Speaking ahead of the hearing, All Blacks head coach Steve Hansen said: "Look, he's disappointed, not for himself, he accepts he has made a mistake.
"He is disappointed because he let the team down. One of our biggest mantras is the team comes first, and he knows he has let the team down, but we can't go back and change it.
"People make mistakes. It's a fluid game, a fast game and a physical game. Unfortunately, he's made a mistake and we've got to move on from it.
"Sonny has paid a big price and the team has paid a big price for him making a mistake, and we have to wear the decision. That's just the way it goes. Let's move on and talk about how good a Test match it was."
The Lions' 24-21 victory consigned New Zealand to a first defeat on home soil since 2009, ending a 46-match unbeaten run, while the All Blacks have not lost successive Tests for six years.
"No-one likes losing, but going to bed and going to sleep doesn't change the result," Hansen added.
"We've got to go to Auckland and we've got to go to prepare for a Test match. Does it make next Saturday a little bit more exciting than if we had won last night? You bet it does. We've got a real challenge on our hands, so that is exciting.

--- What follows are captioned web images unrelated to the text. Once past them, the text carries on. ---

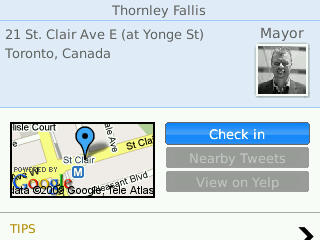 Foursquare location information on SocialScope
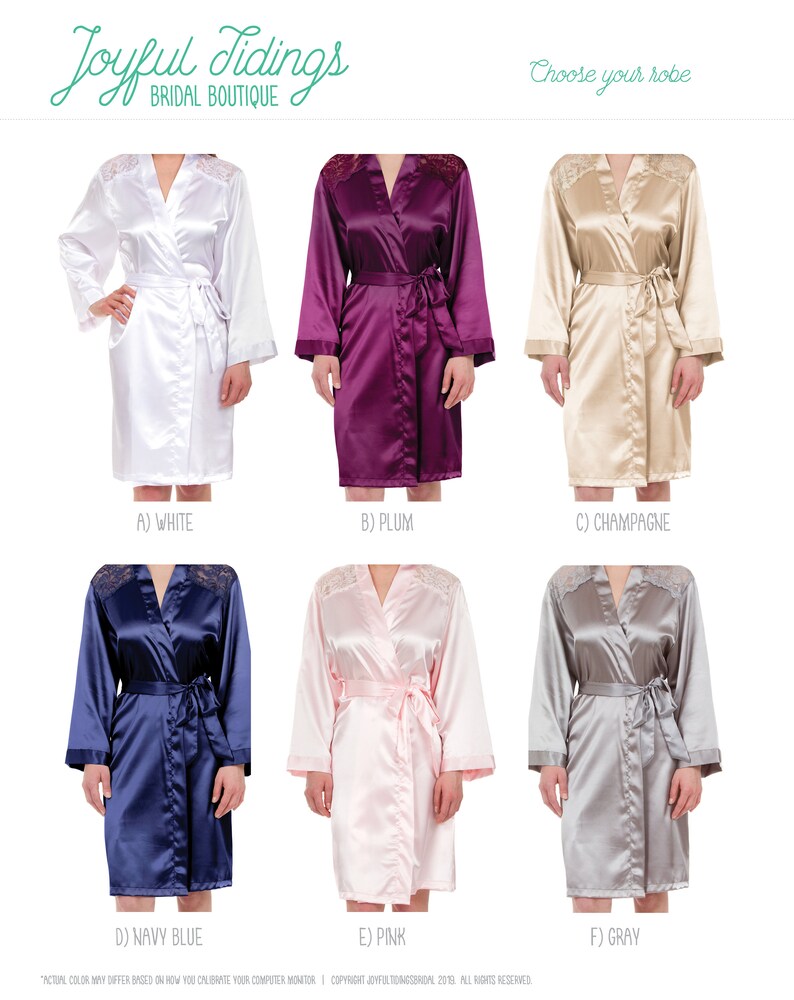 Personalized Lace Satin Robes Bride Tribe Robes Bridesmaid Etsy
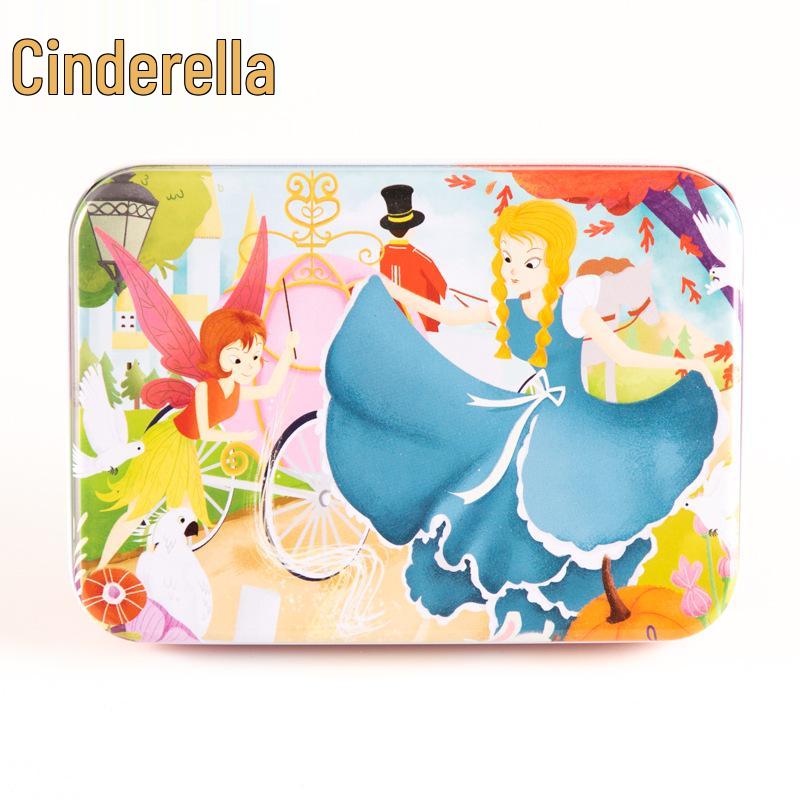 120-teiliges Holz-Cartoon-Puzzle in Blechdose für Kinder von 0-6 Jahren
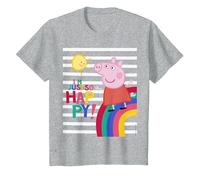 Peppa Pig Happy T-Shirt, Youth, Heather Grey, X-Small
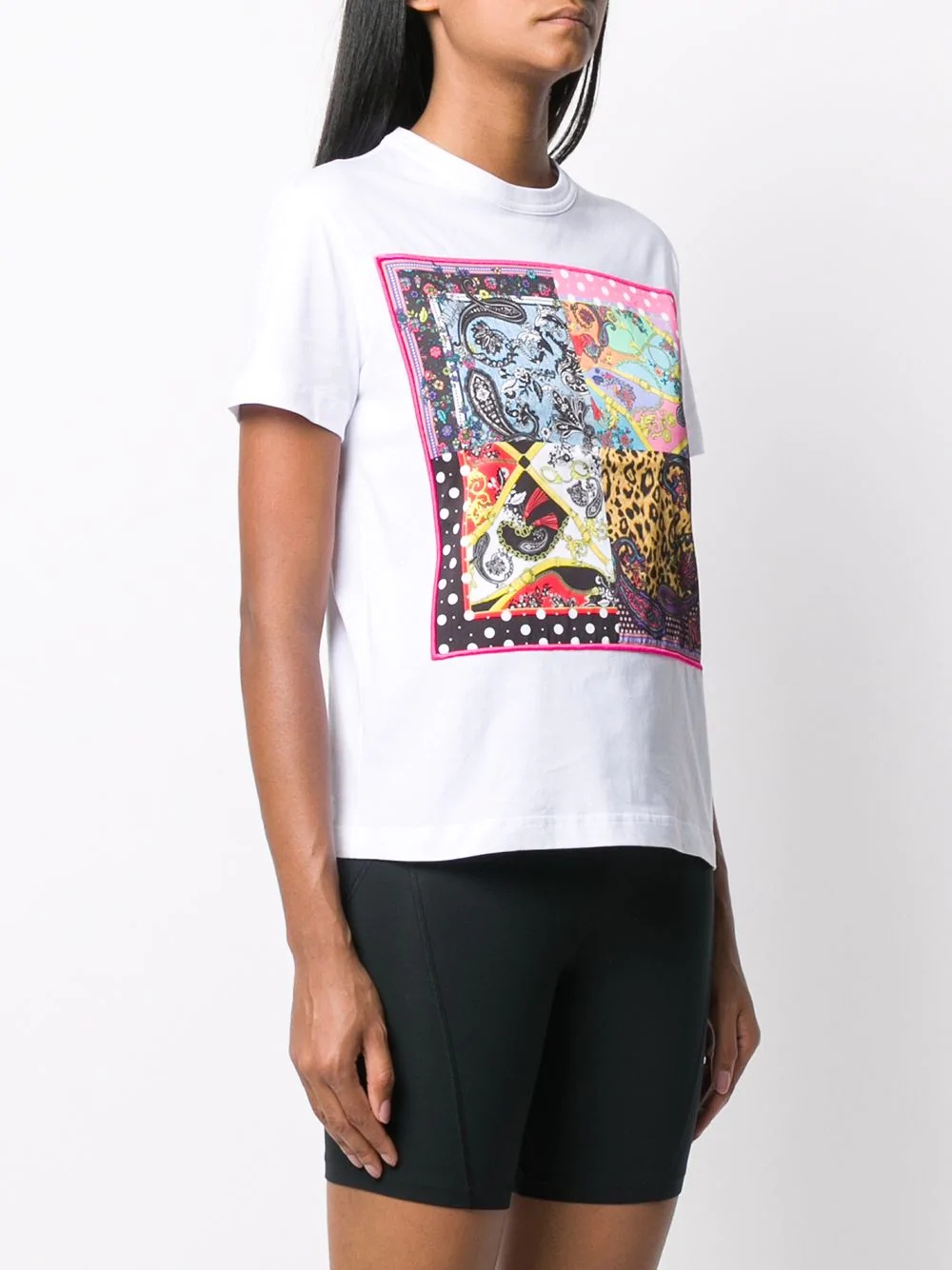 mixed print T-shirt  - 3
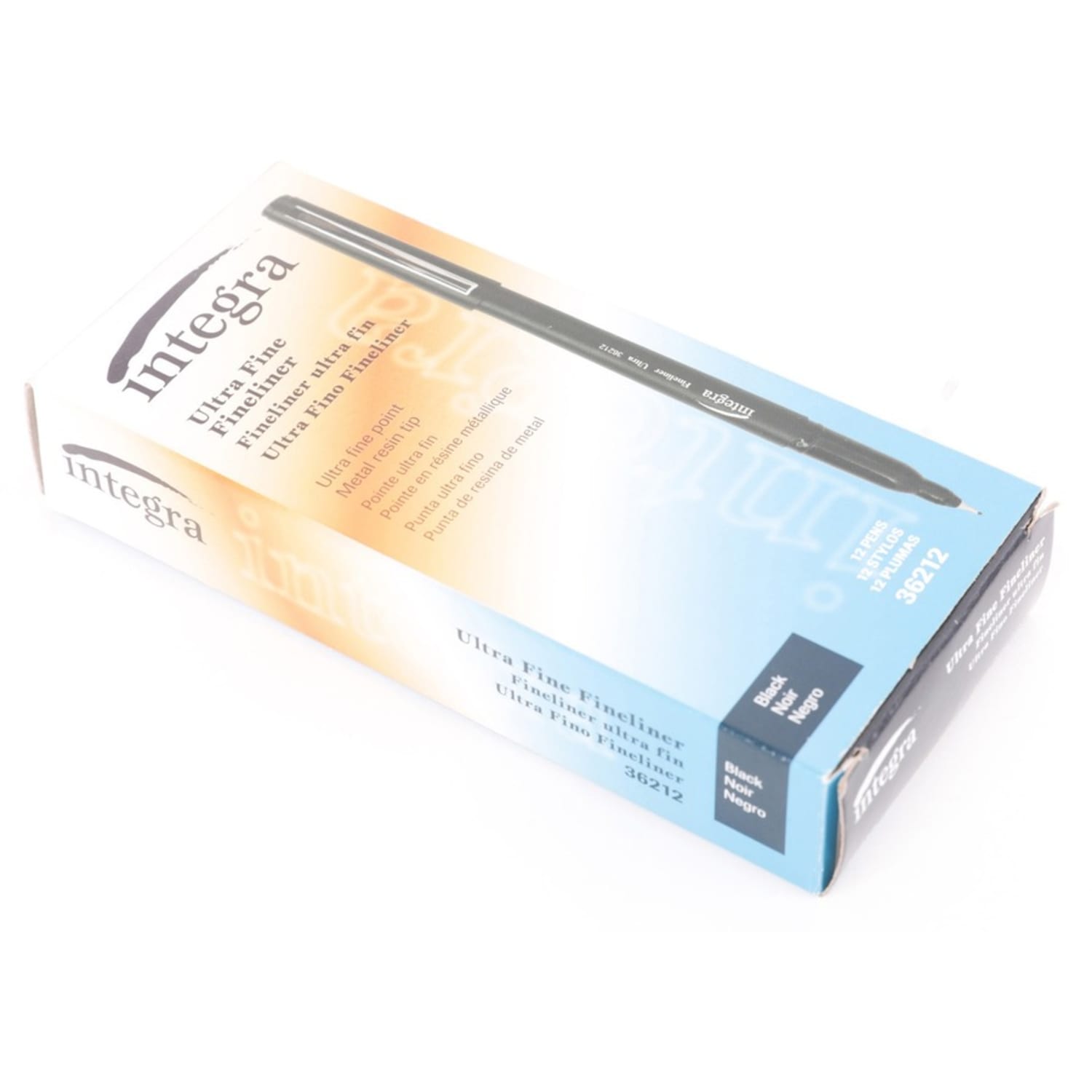 Integra Fineliner Ultra Fine Permanent Markers - Ultra Fine Marker Point - Black - 12 / Pack - Image 4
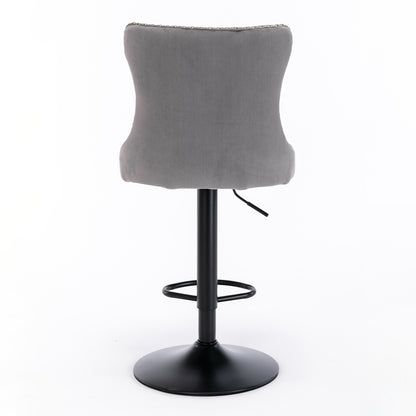Set of 2 Modern Upholstered Tufted Velvet Armless Bar Stools with Back Rest- Grey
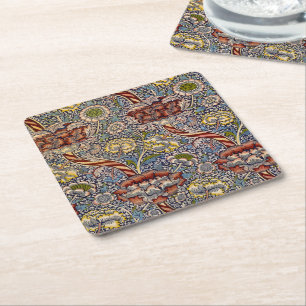 William Morris Wandle Navy Blaues Blumenkunstwerk Rechteckiger Pappuntersetzer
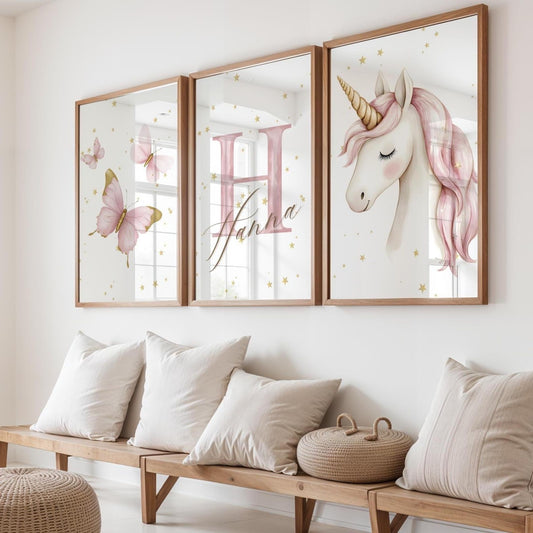 Cuadros Decorativos infantiles Modernos de princesas unicornio, mariposas con nombre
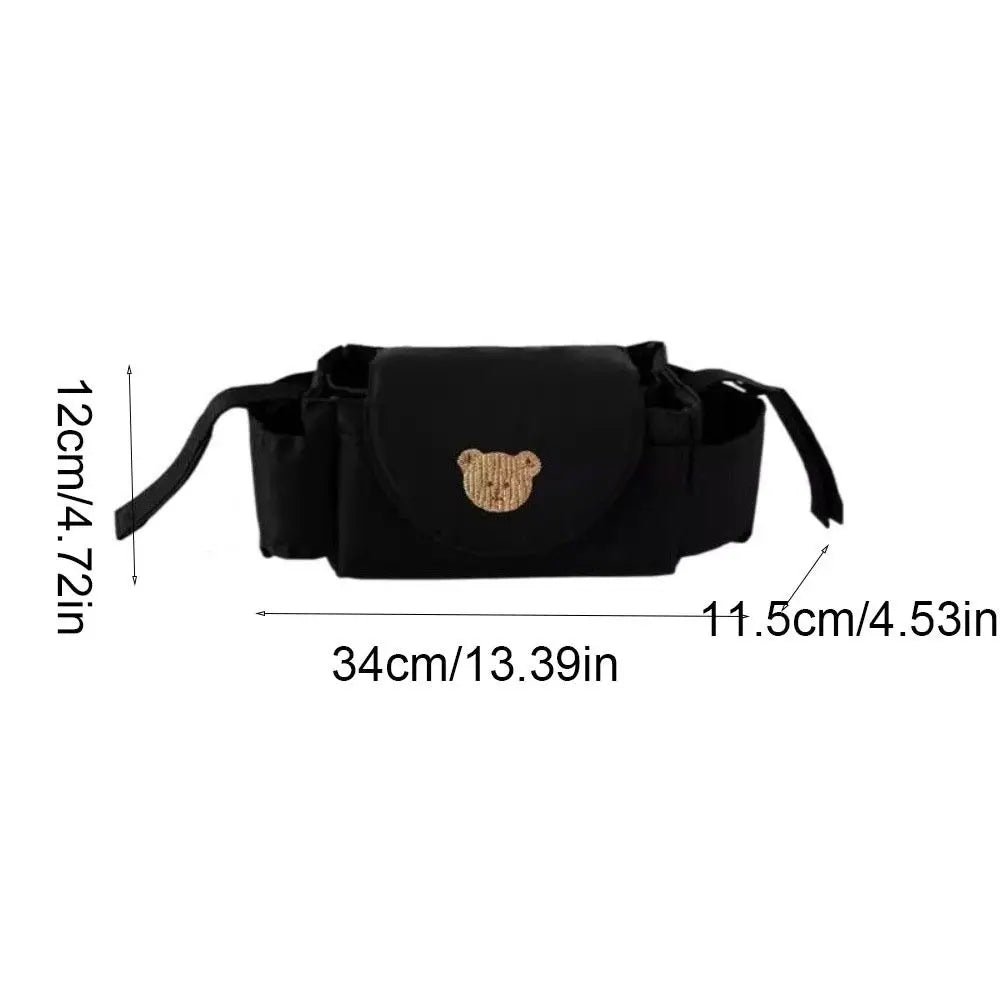 Cartoon Stroller Organizer Bag Bear Cloth Pram Storage Bag Large Capacity Multi Pocket Stroller Hanging Bag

"I thought we were almightily courageous. Did we play well? Debatable. I think we can play smarter, but we certainly showed a lot of ticker and a lot of heart.
"I am very proud of our guys. They hung in there against a quality side and had a chance of winning the game. They never gave up, and as a coach, that is all you can ask your players to do when you are in that sort of situation.
"The big thing about when you lose is that it's painful, isn't it? It sharpens the mind, it sharpens the attitude, and you look at things probably a little deeper than you normally do.
"We try to learn when we win, but in this case we had a side that beat us because on the day they were a little better than us. We have to acknowledge that and then go 'okay, how can we be better than them?' And we will do that through the week, do our best to stay 15 on 15 and then see if we can get some strategies going.
"Everyone will be excited next week. It will be great. Rugby has been needing something like this for a while. It's now get it, so everyone will be a bit nervy about that because it could go either way, and how exciting is that?"
New Zealand's next fixture after the Lions decider is a Rugby Championship clash against Australia on August 19.